Aloès (Aloe), ff. 143v-144
Les feuilles de l’aloès, grosses et grasses, sont similaires à celles de la scille. Elles sont peu larges, arrondies et ouvertes dans leur partie inférieure, et dotées de plusieurs courtes épines disposées à intervalles très larges de chaque côté, sans aucun ordre apparent. De sa tige naît une fleur blanche semblable à l’anthéricum, et un fruit semblable à celui de l’asphodèle. La plante toute entière, dont le goût est extrêmement amer, dégage un parfum puissant. Elle se développe à partir d’une racine unique, semblable à un pieu enfoncé dans la terre.
Elle prolifère en Inde, d’où nous parvient l’extrait de son jus. On la retrouve également en Arabie, en Asie, dans certains lieux maritimes et dans des îles telles qu’Andros. Si la variété provenant de ces régions n’est pas tant appréciée pour son jus, elle est très utile pour cicatriser une blessure, à condition de l’appliquer broyée sur la plaie.
Il existe deux sortes de jus : le premier est sablonneux, et semble constituer le dépôt de la variété plus prisée, tandis que le deuxième, sous forme de gel, ressemble à du foie. Il est préférable d’utiliser un jus gras, pur, dépourvu de pierres et de sable, luisant, rougeoyant, friable, semblable au foie, qui fond facilement et au goût extrêmement amer. Réciproquement, le jus d’un aloès noir, qui fond difficilement, est considéré de piètre qualité.

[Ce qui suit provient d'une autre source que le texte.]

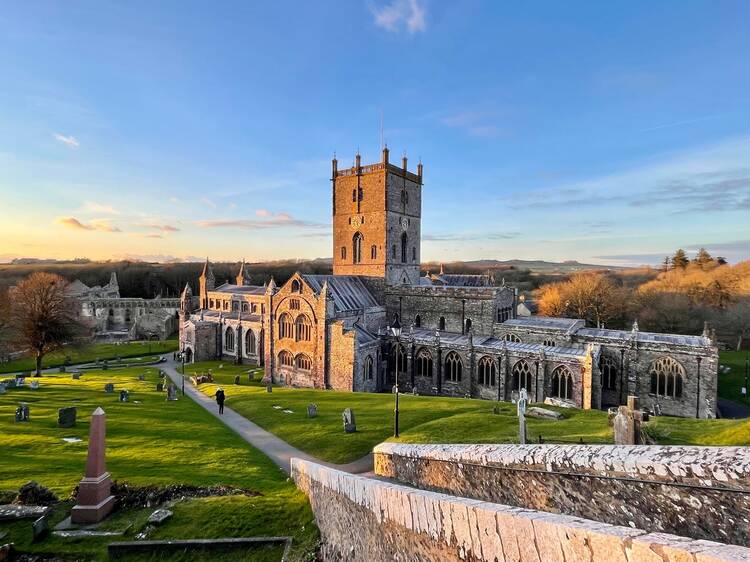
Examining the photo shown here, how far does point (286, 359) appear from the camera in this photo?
35.0m

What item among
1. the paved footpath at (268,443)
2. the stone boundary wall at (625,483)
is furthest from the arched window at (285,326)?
the stone boundary wall at (625,483)

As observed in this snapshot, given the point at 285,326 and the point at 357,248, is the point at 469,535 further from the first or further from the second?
the point at 357,248

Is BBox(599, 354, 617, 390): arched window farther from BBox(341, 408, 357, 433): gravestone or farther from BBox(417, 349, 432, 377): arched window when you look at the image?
BBox(341, 408, 357, 433): gravestone

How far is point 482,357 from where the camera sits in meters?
30.8

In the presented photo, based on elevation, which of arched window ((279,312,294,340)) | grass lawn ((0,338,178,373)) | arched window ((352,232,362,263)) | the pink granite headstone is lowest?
grass lawn ((0,338,178,373))

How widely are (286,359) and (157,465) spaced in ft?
64.6

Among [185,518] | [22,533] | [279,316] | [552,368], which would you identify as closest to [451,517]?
[185,518]

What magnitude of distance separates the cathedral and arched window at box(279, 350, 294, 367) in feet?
0.33

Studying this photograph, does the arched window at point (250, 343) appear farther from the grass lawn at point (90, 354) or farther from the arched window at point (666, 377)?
the arched window at point (666, 377)

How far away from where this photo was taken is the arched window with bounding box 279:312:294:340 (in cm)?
3444

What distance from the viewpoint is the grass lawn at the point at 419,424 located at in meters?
15.5

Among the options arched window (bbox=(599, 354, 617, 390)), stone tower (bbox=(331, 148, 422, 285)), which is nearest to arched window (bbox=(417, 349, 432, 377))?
stone tower (bbox=(331, 148, 422, 285))

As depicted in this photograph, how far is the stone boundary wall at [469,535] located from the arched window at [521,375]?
24164 millimetres

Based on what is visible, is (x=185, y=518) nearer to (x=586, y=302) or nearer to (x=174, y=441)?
(x=174, y=441)
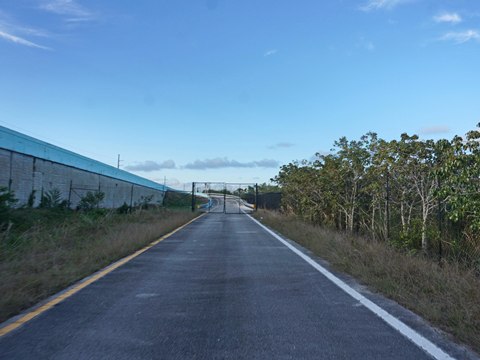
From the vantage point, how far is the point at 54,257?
9562 mm

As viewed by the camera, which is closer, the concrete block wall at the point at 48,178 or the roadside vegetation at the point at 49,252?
the roadside vegetation at the point at 49,252

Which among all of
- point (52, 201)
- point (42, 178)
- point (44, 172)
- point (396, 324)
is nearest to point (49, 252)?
point (396, 324)

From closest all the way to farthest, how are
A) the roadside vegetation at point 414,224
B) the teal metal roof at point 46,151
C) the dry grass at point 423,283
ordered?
the dry grass at point 423,283, the roadside vegetation at point 414,224, the teal metal roof at point 46,151

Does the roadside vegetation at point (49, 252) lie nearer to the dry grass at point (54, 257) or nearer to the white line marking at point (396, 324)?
the dry grass at point (54, 257)

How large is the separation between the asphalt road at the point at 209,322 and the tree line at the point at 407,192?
3243 millimetres

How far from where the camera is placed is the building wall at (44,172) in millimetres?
19766

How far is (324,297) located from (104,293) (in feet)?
11.5

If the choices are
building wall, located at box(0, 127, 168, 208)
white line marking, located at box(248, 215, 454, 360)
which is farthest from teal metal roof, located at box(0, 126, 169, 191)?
white line marking, located at box(248, 215, 454, 360)

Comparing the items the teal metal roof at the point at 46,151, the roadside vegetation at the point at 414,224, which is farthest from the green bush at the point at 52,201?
the roadside vegetation at the point at 414,224

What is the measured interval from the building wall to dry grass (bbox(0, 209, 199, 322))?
6.17 metres

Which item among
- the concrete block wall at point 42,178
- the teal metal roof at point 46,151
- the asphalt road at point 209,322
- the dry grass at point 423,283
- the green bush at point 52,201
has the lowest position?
the asphalt road at point 209,322

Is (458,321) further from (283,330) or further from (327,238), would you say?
(327,238)

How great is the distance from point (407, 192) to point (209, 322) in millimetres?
8404

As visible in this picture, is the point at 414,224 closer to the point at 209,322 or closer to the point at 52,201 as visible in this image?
the point at 209,322
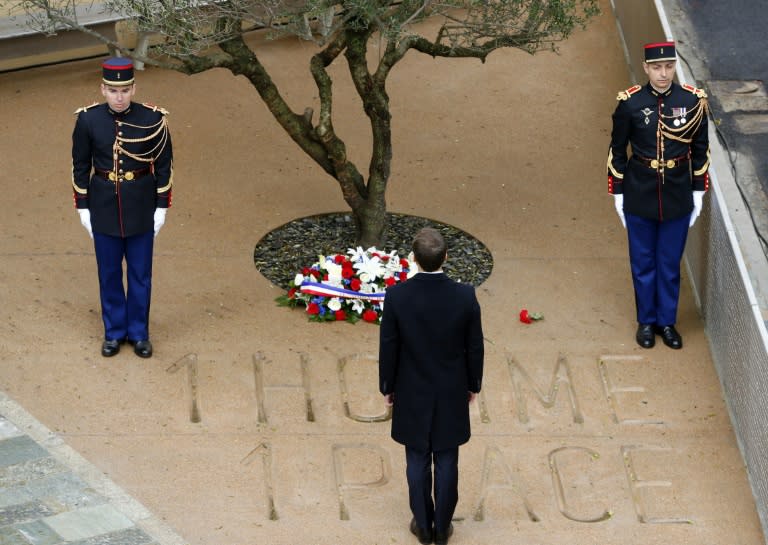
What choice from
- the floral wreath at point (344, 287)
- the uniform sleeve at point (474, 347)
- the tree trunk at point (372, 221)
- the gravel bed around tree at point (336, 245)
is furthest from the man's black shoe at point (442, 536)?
the tree trunk at point (372, 221)

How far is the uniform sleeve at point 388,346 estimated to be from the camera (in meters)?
6.37

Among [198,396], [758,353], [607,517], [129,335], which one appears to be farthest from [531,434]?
[129,335]

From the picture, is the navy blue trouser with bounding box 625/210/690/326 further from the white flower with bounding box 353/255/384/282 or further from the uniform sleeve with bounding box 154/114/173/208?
the uniform sleeve with bounding box 154/114/173/208

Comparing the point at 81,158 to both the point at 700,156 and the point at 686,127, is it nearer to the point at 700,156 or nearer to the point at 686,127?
the point at 686,127

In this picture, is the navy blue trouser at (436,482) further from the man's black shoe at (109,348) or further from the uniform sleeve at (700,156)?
the uniform sleeve at (700,156)

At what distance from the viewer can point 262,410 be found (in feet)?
25.7

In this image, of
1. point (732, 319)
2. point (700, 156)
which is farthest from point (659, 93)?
point (732, 319)

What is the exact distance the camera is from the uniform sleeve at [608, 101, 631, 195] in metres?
8.45

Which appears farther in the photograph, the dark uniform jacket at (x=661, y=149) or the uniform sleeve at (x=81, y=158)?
the dark uniform jacket at (x=661, y=149)

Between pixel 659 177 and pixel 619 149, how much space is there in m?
0.31

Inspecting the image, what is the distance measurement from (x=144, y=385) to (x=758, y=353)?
11.3 ft

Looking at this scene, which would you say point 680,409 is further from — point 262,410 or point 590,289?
point 262,410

Si l’aloès est altéré avec du caoutchouc, on reconnaîtra l’escroquerie au goût (pour son amertume), à son odeur puissante et par le fait qu’il ne s’effrite pas jusqu’au dernier grain lorsqu’on le frotte entre les doigts. Il arrive parfois qu’on l’altère avec de l’acacia.

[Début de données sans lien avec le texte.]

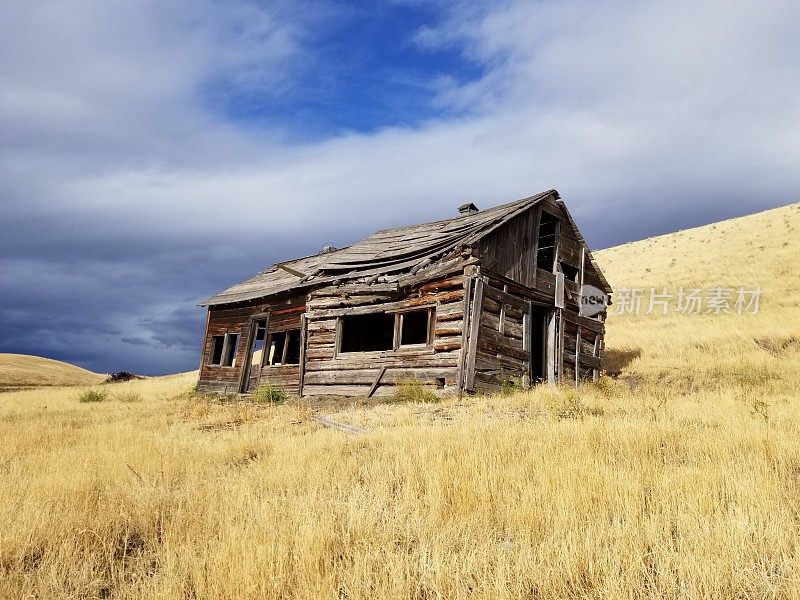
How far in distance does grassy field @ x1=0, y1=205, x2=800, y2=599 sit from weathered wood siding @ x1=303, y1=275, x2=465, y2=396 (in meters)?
4.83

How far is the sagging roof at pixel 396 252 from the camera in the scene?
568 inches

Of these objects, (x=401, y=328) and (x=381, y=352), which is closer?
(x=401, y=328)

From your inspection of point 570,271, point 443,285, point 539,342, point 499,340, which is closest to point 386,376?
point 443,285

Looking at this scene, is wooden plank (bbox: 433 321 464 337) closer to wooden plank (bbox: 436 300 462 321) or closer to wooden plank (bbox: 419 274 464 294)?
wooden plank (bbox: 436 300 462 321)

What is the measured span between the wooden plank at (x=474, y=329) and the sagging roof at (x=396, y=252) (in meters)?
1.34

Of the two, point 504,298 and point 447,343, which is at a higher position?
point 504,298

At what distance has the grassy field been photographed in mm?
2918

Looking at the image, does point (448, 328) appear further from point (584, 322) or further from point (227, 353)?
point (227, 353)

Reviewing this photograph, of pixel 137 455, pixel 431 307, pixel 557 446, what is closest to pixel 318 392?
pixel 431 307

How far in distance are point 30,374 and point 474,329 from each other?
129ft

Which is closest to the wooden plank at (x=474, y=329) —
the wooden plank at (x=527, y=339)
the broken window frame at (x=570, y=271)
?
the wooden plank at (x=527, y=339)

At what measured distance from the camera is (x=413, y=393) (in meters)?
12.6

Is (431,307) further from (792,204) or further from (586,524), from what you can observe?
(792,204)

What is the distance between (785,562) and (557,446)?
2779 millimetres
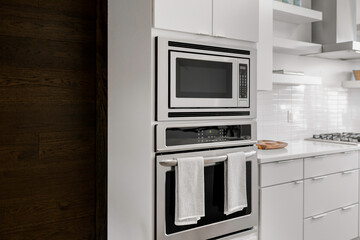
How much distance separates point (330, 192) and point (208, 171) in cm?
126

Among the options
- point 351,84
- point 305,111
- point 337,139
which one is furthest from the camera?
point 351,84

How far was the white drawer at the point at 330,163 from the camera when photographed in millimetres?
2514

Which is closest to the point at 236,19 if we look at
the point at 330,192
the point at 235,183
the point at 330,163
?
the point at 235,183

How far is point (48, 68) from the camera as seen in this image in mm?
1888

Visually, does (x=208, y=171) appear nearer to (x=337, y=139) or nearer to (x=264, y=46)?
(x=264, y=46)

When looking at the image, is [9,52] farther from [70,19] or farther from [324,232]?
[324,232]

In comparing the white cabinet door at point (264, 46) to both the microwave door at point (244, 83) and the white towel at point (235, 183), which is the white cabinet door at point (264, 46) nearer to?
the microwave door at point (244, 83)

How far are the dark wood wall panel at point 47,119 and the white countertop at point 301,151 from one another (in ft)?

L’aloès possède des propriétés astringentes et dessicatives, il induit le sommeil, raffermit le corps et a un effet laxatif.
En boire deux cuillères mélangées à de l’eau fraîche ou à du sérum de lait permet de purger l’estomac et de freiner la production de glaires et l’hématémèse ; en boire trois oboles ou une drachme permet de lutter contre la jaunisse. Lorsqu’il est ingéré avec de l’eau, de la térébenthine ou du miel cuit, il stimule l’intestin, mais il convient de noter que son effet purgatif n’est optimal que lorsque l’on en consomme trois drachmes.
Incorporé à d’autres purgatifs, il les corrige et soulage leur effet sur l’estomac. Une fois séché puis réduit en poudre, il apaise les plaies, aide à fermer et cicatriser les ulcères (notamment ceux qui se manifestent dans les parties génitales) et permet de régénérer les prépuces déchirés des enfants.
Mélangé à du moût de raisin cuit, il guérit les abcès et autres plaies du séant, il fait décroître les hémorroïdes et arrête l’écoulement de sang. Il cicatrise les envies ongulaires.
Appliqué en guise d’emplâtre avec du miel, il fait disparaître les ecchymoses, soulage l’inflammation des paupières et les démangeaisons autour des yeux. Appliqué sur le front et les tempes en le mélangeant à du vinaigre et à de l’huile de rose, il guérit le mal de tête ; mélangé au vin, il freine la chute de cheveux ; mélangé au miel et au vin, il soulage les maux de gorge, les douleurs aux gencives et les ulcères buccaux.